For this reason, we have introduced an augmented heater power distribution, devised to reproduce both the time to nucleation and the transient temperature data reported by Bucci (Reference Bucci2020), with a special focus on the final surface temperature distribution at the onset of bubble growth. The applied power distribution is shown in figure 8, together with the step profile used originally. The two may be expressed as follows:

(4.1)\begin{gather} j_{step}\ ({\rm kW}~{\rm m}^{{-}2}) = \begin{cases} 425, & \text{if}\ x< x_{max}=\dfrac{1+\sqrt{2}}{2} \times 1.5 \text{mm}, \\ 0, & \text{otherwise}, \end{cases} \end{gather}

(4.2)\begin{gather}j_{lin}\ ({\rm kW}~{\rm m}^{{-}2}) = \max\left(\frac{4~\text{mm}-x~(\text{mm})}{4~\text{mm}}\times 481, 0\right). \end{gather}

The resulting temperature distributions at the onset of nucleation are shown in figure 9. Clearly, the linear-flux profile matches the experiment perfectly.
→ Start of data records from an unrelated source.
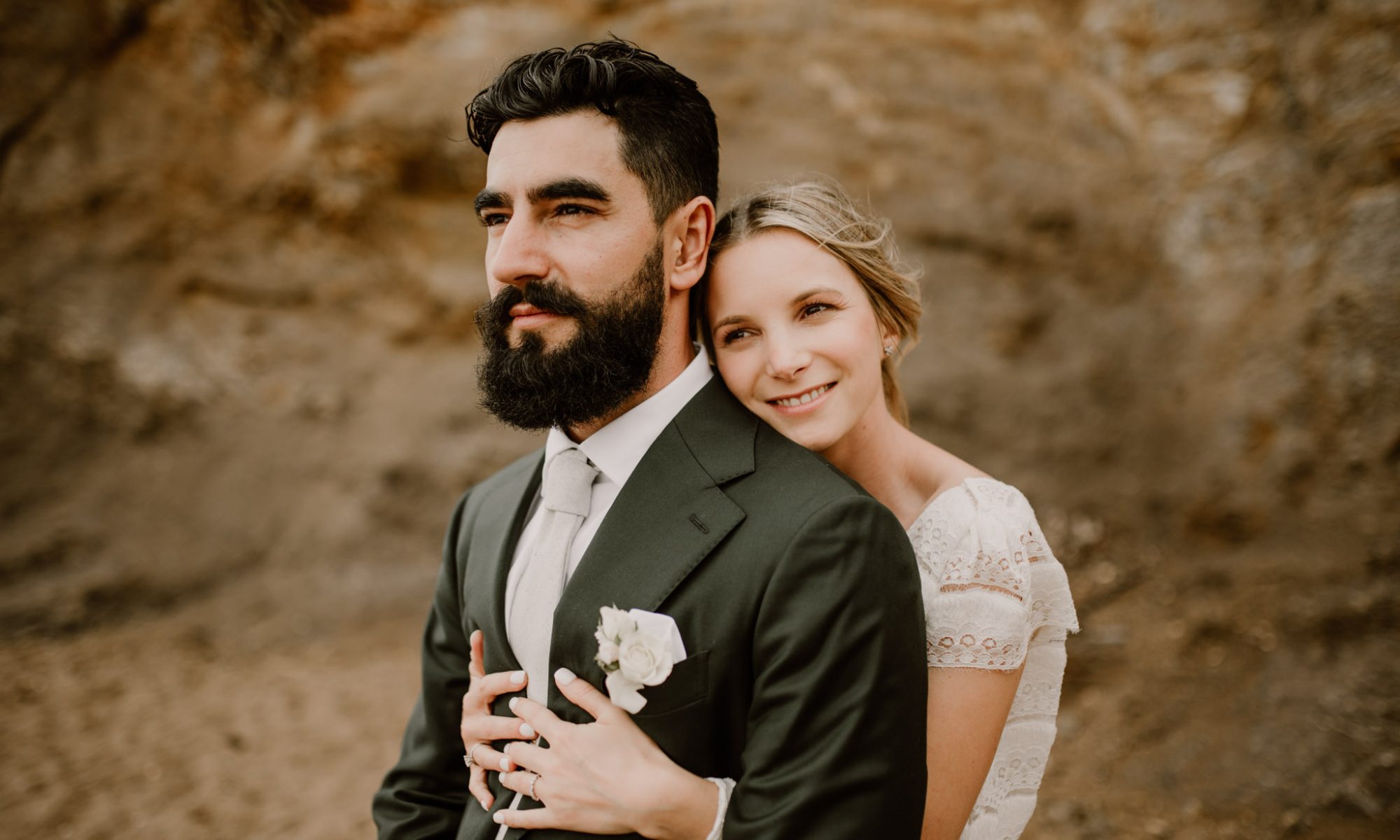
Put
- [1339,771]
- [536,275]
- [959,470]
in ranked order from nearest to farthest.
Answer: [536,275]
[959,470]
[1339,771]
Figure 8. Applied heat flux during the pre-nucleation transient heating problem, (4.1) and (4.2).

Figure 9. Heater surface temperature at the onset of nucleation from the experiment and simulation with different applied heat fluxes. Times to nucleation are indicated in the legend.

In addition, figure 10 gives comparisons of the measured superheat over the heater surface against those derived numerically with the assumed linear heat-flux profile; again, the correspondence is excellent. The heater extent for the step distribution ($x_{max}$ in (4.1)) was chosen based on the experimental heater half-width of 1.5 mm. But, even if a different value had been selected, the qualitative shape of the temperature distribution measured by Bucci (Reference Bucci2020) could not be reproduced. Nevertheless, the ‘engineered’ approach, represented by (4.2), has allowed us to obtain an initial temperature distribution exactly matching that measured in the experiment, a prerequisite for the success of any subsequent validation exercise focused on bubble growth. Note that, during the simulation, a uniform heat flux has been applied; the short elapsed time of the simulation makes its impact on the numerical predictions essentially negligible. The temperature distribution in the domain at the onset of nucleation ($t=88.1$ ms) is displayed in figure 11. It should also be remarked that, due to the short heating time, the substrate is not uniformly superheated.

Figure 10. Evolution of the heater surface temperature before the onset of nucleation at $t=88.1$ ms; simulated results obtained with the linear power distribution, (4.2).

Figure 11. Shaded contours of the initial temperature distribution in the central region of the domain at the onset of nucleation. The white line indicates the solid–fluid boundary. Units in micrometres.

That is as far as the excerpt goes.